Caitlin Cronin

Personal information
- Born: 22 March 1995 (age 31) Brisbane
- Years active: 2014–present

Sport
- Sport: Rowing
- Club: Uni Queensland Boat Club

Achievements and titles
- National finals: Queen's Cup 2016–18,22 Austn Champion 4X 2021

Medal record
Women's rowing
Representing Australia
Olympic Games
| Bronze medal – third place | 2020 Tokyo | Quad scull |
U23 World Championships
| Silver medal – second place | 2017 Plovdiv | BW4X |

= Caitlin Cronin =

Australian rower (born 1995)

Caitlin Cronin (born 22 March 1995) is an Australian national representative rower. She is a national champion, won a silver medal at 2017 World U23 Championships and is an Olympian.

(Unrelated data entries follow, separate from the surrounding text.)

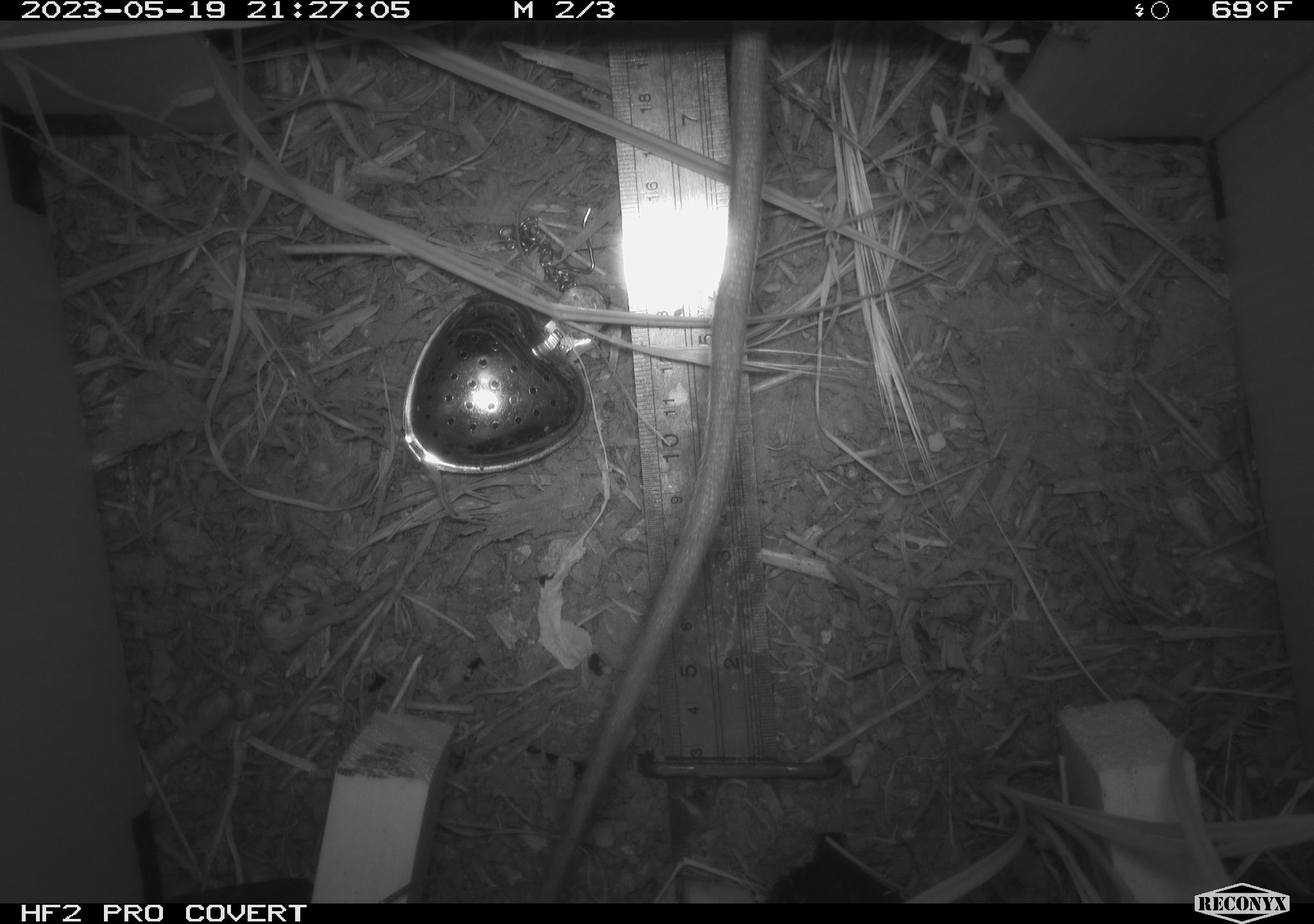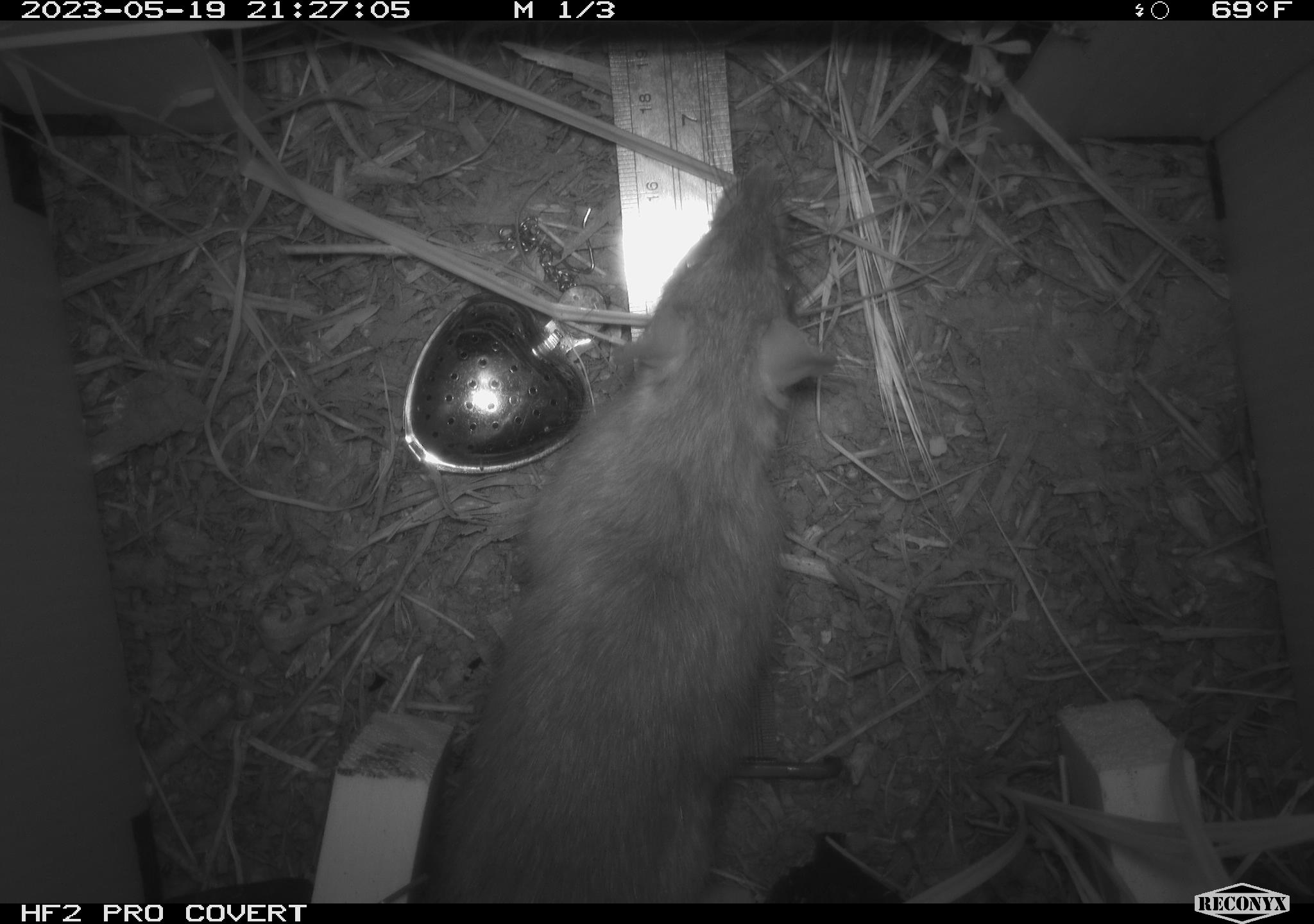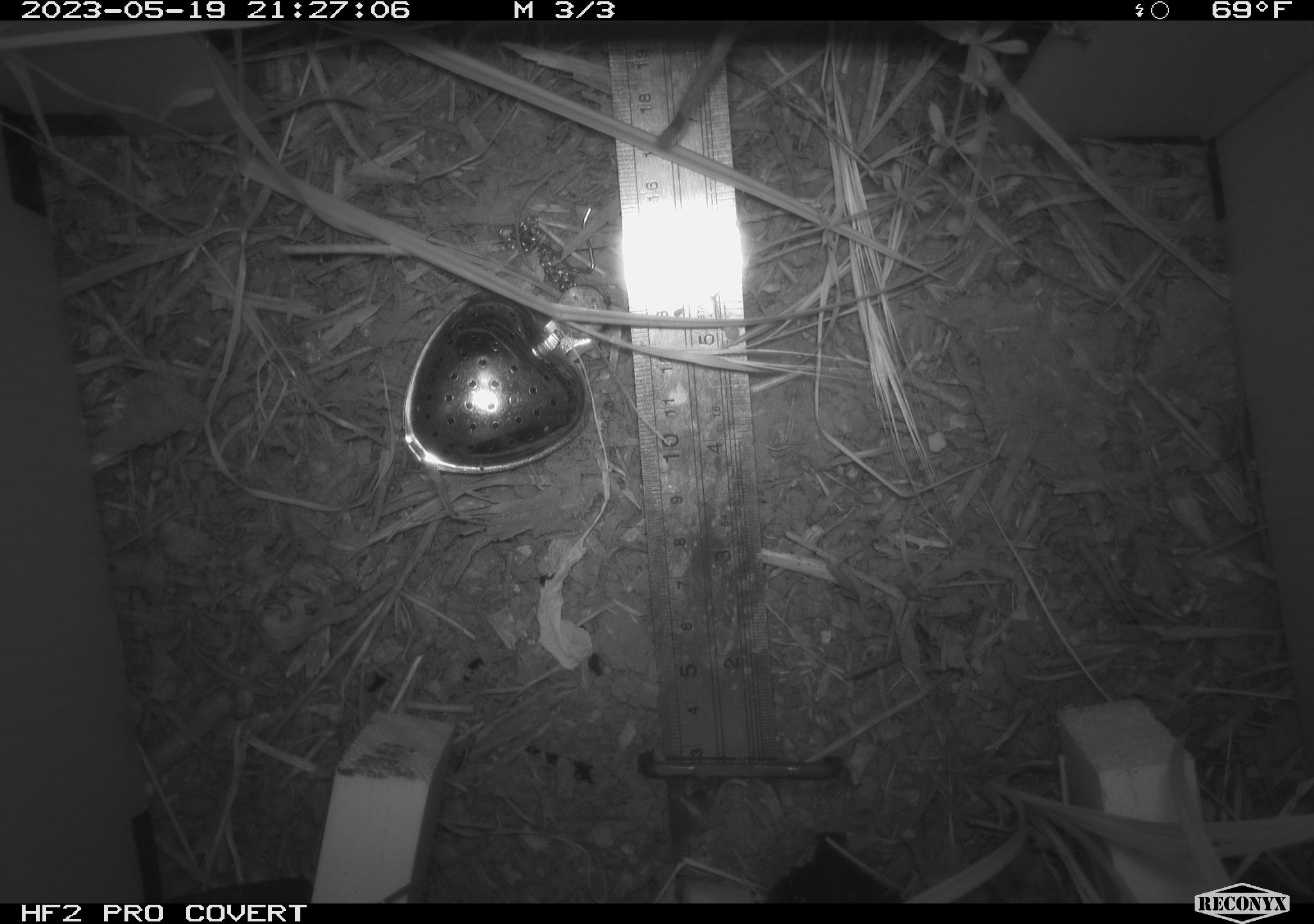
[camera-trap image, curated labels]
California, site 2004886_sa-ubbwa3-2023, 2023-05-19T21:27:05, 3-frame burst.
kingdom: Animalia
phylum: Chordata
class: Mammalia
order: Rodentia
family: Muridae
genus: Rattus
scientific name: Rattus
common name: rat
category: rattus species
Rattus species (rat) (Rattus).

She stroked the Australian women's quad scull at Tokyo 2021 to a bronze medal.

==Club and state rowing==
Raised in Queensland, Cronin's Australian club rowing has been from the Brisbane & GPS Rowing Club in Brisbane and the University of Queensland Boat Club.

Cronin made her first state representative appearance for Queensland in the 2014 youth eight which contested and won The Bicentennial Cup at that year's Interstate Regatta. In 2015 she again represented in the Queensland women's youth eight. She first made the Queensland women's senior eight in 2016 and rowed in those crews contesting the Queen's Cup at the Interstate Regattas in 2016, 2017, 2018 and 2022.
She stroked the 2018 Queensland crew. In 2021 she won the silver medal as the Queensland representative to race for the Nell Slatter Trophy - the women's single scull event at the Interstate Regatta.
In 2023 she again placed second as the Victorian entrant contesting the interstate single scull title.

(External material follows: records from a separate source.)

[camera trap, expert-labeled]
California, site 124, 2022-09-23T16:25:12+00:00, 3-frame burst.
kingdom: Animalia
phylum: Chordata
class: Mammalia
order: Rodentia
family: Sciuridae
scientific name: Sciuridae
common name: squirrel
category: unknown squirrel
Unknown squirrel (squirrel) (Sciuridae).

Cronin contested U23 Australian national titles in all three sculling boat classes at the 2016 and 2017 Australian Rowing Championships. She won the U23 national championship in the quad in 2016 and in a double scull in 2017. She raced in the open class in UQBC colours from 2018 placing 2nd in the double-scull in both 2018 and 2021. In 2021 she won her first Australian senior national title in a composite quad with her Australian representative teammates Meredith, Hudson and Thompson.

==International representative rowing==
Cronin made her Australian representative debut at the 2016 World Rowing U23 Championships in Rotterdam where she rowed in the Australian quad scull to a sixth-place finish.

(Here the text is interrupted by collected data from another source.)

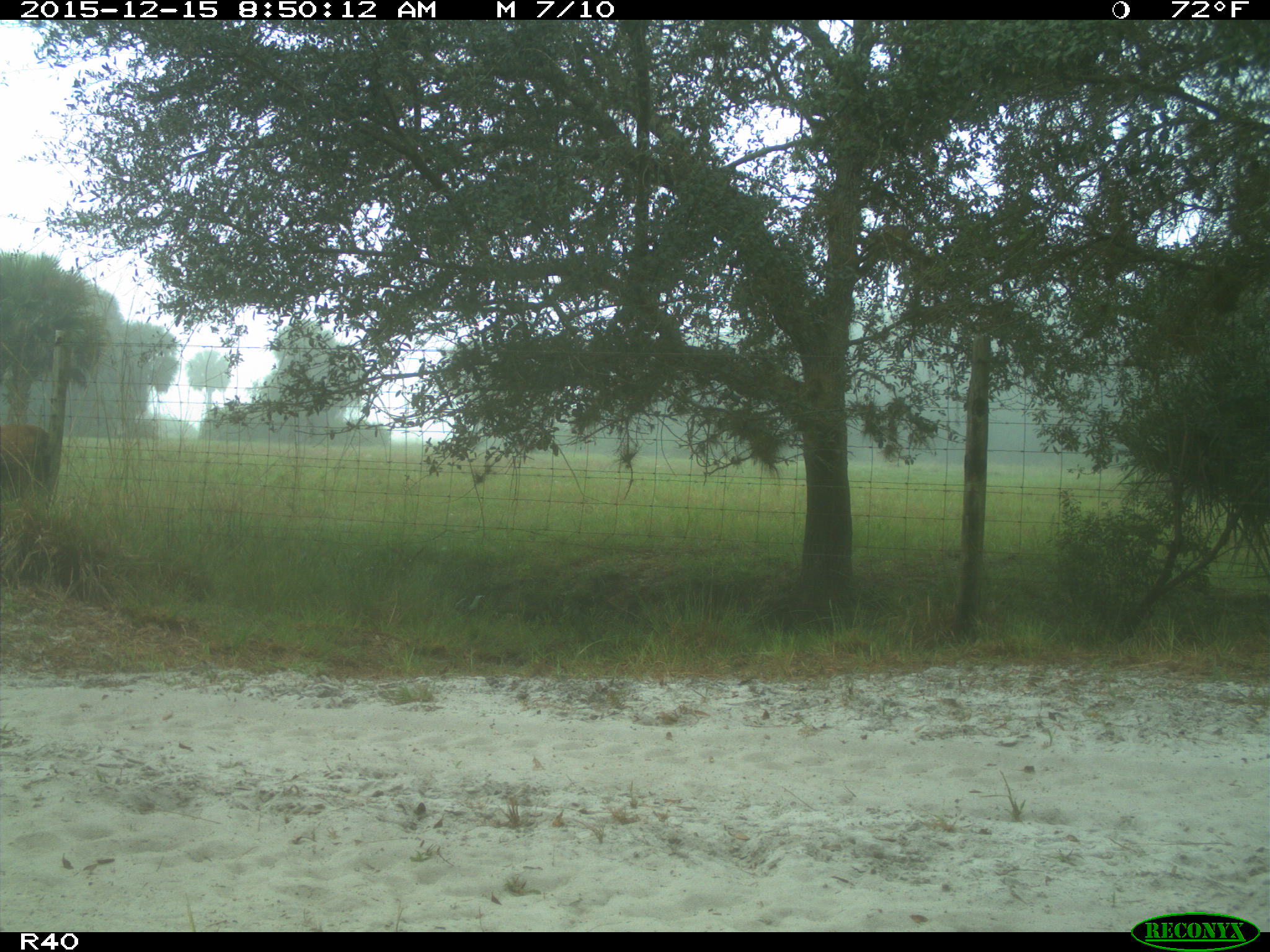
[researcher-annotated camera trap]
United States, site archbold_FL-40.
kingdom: Animalia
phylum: Chordata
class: Mammalia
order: Artiodactyla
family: Bovidae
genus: Bos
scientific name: Bos taurus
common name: domestic cow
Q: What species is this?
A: Bos taurus (domestic cow).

In 2017 she was selected in the Australian senior quad scull with Rowena Meredith, Leah Saunders and Genevieve Horton and they won medals at two World Rowing Cups in Europe. With Harriet Hudson changed out for Saunders they were eligible to compete underage and raced to a silver medal at the World Rowing U23 Championships in Plovdiv, Bulgaria. Saunders came back into the crew for the 2017 World Rowing Championships in Sarasota, Florida. The young crew took on a tightly packed field in the final at Sarasota and were fourth at the halfway mark with Poland in the lead followed by The Netherlands. As the crews sprinted for the line, the Australian quad featuring three senior team debutantes other than Horton, dropped back and finished in sixth place.

Cronin and the quad stayed together into 2018 with Olympia Aldersey changed out for Saunders. At the 2018 World Rowing Cup II in Linz, they rowed to a bronze medal and then a sixth placing at the WRC III in Lucerne. At the 2018 World Rowing Championships in Plovdiv they finished in seventh place.

Cronin was out of the Australian quad in 2019 when they raced at World Cups and the World Championships and failed to qualify the boat for Tokyo. Before those delayed Tokyo Olympics at the final Olympic qualification regatta in Lucerne, Switzerland in May 2021 Cronin was back in the boat with Meredith, Harriet Hudson and Ria Thompson. They raced as Australian representative heavyweight quad, making a final attempt to qualify that boat. Victory in their heat and final saw them secure an Olympic berth. In Tokyo Cronin stroked the Australian quad. They placed fourth in their heat and then won the repechage to make the A final.
They were behind the lead for much of the race but winds had blown up before the event and some crews struggled with their bladework in the chop. The Australian quad kept their composure and excellent technique and managed a bronze medal finish on the line.

In March 2023 Cronin was again selected with Hudson, Thompson and Meredith as Australia's quad-scull for the 2023 international season. At the Rowing World Cup II in Varese, Italy they raced as Australia's W4X entrant. They made the B final and finished in overall eighth place. At 2023's RWC III in Lucerne, with Kathryn Rowan changed out for Ria Thompson, Cronin again raced in Australia's W4X. Again they finished 2nd in the B final for an overall eighth placing. At the 2023 World Rowing Championships in Belgrade Serbia, Cronin, Hudson, Rowan and Meredith were selected to race Australia's quad scull. They placed third in their heat and then 3rd in the A/B semi-final at which point they qualified an Australian W4X boat for the 2024 Paris Olympics. In the A final the quad finished fifth, giving them a fifth place world ranking from the regatta.